Entre todos Mario Soldati ocupa sem dúvida um lugar especial no coração dos italianos mas, sobretudo, no panorama cultural e gastronómico contemporâneo. Escritor, diretor, roteirista, ensaísta, foi sem dúvida uma figura multifacetada e extremamente complexa. De facto, através de meios de comunicação muito diversos (televisão, literatura, só para citar dois) documentou incansavelmente o vasto mundo da alimentação, numa perspectiva indubitavelmente desconhecida, a da cultura.
Em 3 de dezembro de 1957, seu agora conhecido foi transmitido “Viagem ao vale do Pó para descobrir comidas genuínas“, um programa composto por 12 episódios transmitidos no Programa Nacional e que eram verdadeiras reportagens de comida e vinho em que o nosso protagonista foi à descoberta de aldeias, pequenas realidades camponesas, trabalhos agrícolas esquecidos, produtos, pratos, receitas e até vinho. Um conjunto de culturas e tradições muitas vezes esquecidas que despertou a curiosidade e a atenção do público num período que certamente não foi fácil, a guerra acabou mesmo há alguns anos e o nosso país lutava para recuperar. Nesse panorama, a alimentação era considerada apenas como meio de sustento, nada mais; O trabalho de Soldati não foi apenas extraordinário, mas, em alguns aspectos, também revolucionário. Chamou a atenção do público para a cultura alimentar e para a salvaguarda do património gastronómico italiano, convidando também para o ateliê convidados que preparavam receitas simples ou davam conselhos com os poucos meios disponíveis por hora. Quem não se lembra da cena emblemática da mulher aristocrática que preparou o fondue diante do público? Podemos dizer, sem sombra de dúvidas, que ele foi o pai dos programas de temática alimentar que hoje estão despovoados em televisão mas que, sem sombra de dúvida, na maioria dos casos nem se aproximam da ideia do nosso protagonista.
A sua modernidade certamente não pára aqui, através do seu trabalho e da sua pesquisa incessante foi também o precursor de uma abordagem gastronómica que décadas mais tarde foi definida como “lenta” mas que também gosto de chamar “reflexiva, meditativa”. E depois, não menos importante, foi também um precursor de tendências culinárias ainda muito atuais como a comida de rua, de que falou em algumas das suas viagens exploratórias físicas, mas sobretudo culturais.
E o vinho? Certamente este grande mundo também fez parte de sua análise, seu livro de 1976 “Vinho no vinho. Em busca de vinhos genuínos” é um exemplo significativo, mas não isolado, reflexões, viagens, descobertas e redescobertas e encontros abundam também neste mundo.

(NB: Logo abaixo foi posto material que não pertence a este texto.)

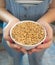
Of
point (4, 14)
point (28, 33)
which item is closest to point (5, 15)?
point (4, 14)

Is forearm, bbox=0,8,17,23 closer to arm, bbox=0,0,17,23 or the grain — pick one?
arm, bbox=0,0,17,23

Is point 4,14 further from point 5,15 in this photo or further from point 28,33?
point 28,33

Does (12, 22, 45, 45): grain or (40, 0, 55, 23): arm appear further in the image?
(40, 0, 55, 23): arm

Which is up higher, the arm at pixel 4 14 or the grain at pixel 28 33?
the arm at pixel 4 14

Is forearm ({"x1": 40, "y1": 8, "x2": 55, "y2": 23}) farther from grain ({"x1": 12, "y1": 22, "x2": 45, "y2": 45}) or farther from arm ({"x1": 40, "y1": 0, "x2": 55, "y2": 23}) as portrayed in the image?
grain ({"x1": 12, "y1": 22, "x2": 45, "y2": 45})

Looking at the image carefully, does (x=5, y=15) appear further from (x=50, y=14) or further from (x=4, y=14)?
(x=50, y=14)

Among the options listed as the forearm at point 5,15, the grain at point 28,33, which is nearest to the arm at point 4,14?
the forearm at point 5,15

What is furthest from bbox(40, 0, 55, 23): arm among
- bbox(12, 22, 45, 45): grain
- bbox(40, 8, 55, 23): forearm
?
bbox(12, 22, 45, 45): grain

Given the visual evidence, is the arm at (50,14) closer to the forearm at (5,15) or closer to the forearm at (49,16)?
the forearm at (49,16)

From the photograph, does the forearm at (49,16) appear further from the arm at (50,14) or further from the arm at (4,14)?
the arm at (4,14)

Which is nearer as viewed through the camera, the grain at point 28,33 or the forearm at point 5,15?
the grain at point 28,33

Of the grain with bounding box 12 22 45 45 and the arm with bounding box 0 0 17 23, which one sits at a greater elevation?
the arm with bounding box 0 0 17 23

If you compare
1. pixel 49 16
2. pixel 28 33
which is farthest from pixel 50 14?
pixel 28 33

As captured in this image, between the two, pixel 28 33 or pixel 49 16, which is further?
pixel 49 16
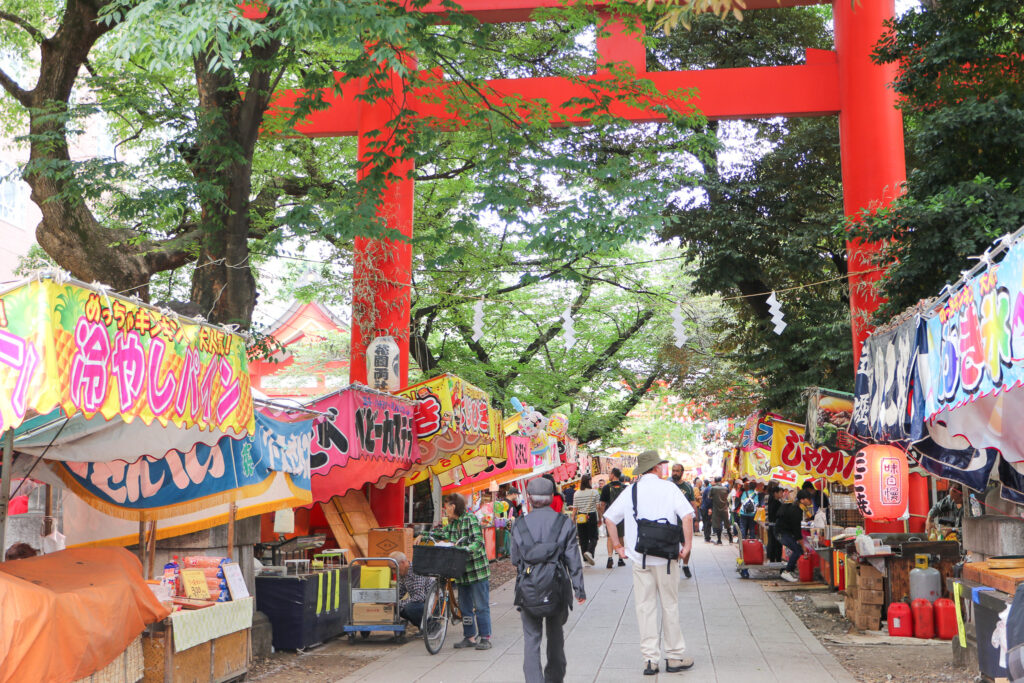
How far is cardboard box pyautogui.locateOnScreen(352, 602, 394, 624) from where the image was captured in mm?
10539

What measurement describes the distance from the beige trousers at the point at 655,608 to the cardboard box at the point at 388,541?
17.7ft

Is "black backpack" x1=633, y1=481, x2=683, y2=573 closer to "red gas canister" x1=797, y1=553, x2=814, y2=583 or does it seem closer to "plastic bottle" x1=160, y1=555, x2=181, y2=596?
"plastic bottle" x1=160, y1=555, x2=181, y2=596

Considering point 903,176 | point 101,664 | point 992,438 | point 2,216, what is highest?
point 2,216

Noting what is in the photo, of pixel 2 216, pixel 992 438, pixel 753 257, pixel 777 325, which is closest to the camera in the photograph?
pixel 992 438

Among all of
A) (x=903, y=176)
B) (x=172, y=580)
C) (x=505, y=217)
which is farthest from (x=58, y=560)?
A: (x=903, y=176)

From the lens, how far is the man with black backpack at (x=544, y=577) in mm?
7098

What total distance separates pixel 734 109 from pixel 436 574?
9.88 metres

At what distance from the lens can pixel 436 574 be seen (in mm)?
9742

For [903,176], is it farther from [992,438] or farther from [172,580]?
[172,580]

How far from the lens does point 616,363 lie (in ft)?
94.1

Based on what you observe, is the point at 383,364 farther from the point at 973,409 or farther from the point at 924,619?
the point at 973,409

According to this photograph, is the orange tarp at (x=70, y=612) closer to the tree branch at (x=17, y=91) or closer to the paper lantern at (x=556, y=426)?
the tree branch at (x=17, y=91)

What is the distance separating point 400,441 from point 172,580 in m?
4.23

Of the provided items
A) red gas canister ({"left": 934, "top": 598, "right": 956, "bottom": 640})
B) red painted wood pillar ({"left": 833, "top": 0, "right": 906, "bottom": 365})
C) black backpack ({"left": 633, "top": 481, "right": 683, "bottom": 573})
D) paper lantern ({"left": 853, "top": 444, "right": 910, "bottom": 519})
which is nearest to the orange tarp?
black backpack ({"left": 633, "top": 481, "right": 683, "bottom": 573})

Quis defini-lo como um “poeta” não só pelo seu altíssimo talento literário, mas sobretudo pela poesia que emerge de cada uma das suas obras que tratam do tema da comida e do vinho. O amor, o cuidado, a precisão da investigação e redescoberta de mundos e gostos esquecidos são verdadeiros poemas de alma e gosto, não só isso, o uso de palavras nas descrições de paisagens, pratos, obras, é extraordinariamente poético novamente hoje. Uma sensibilidade sem dúvida incomum que fez dessa grande figura da cultura contemporânea um defensor das tradições italianas e, ao mesmo tempo, um pesquisador incansável e amoroso.
Que sirva de exemplo para aqueles que, profissionais e não profissionais, ainda não dão a devida atenção à alimentação e território.
Mario Soldati, poeta da comida e do vinho italianos.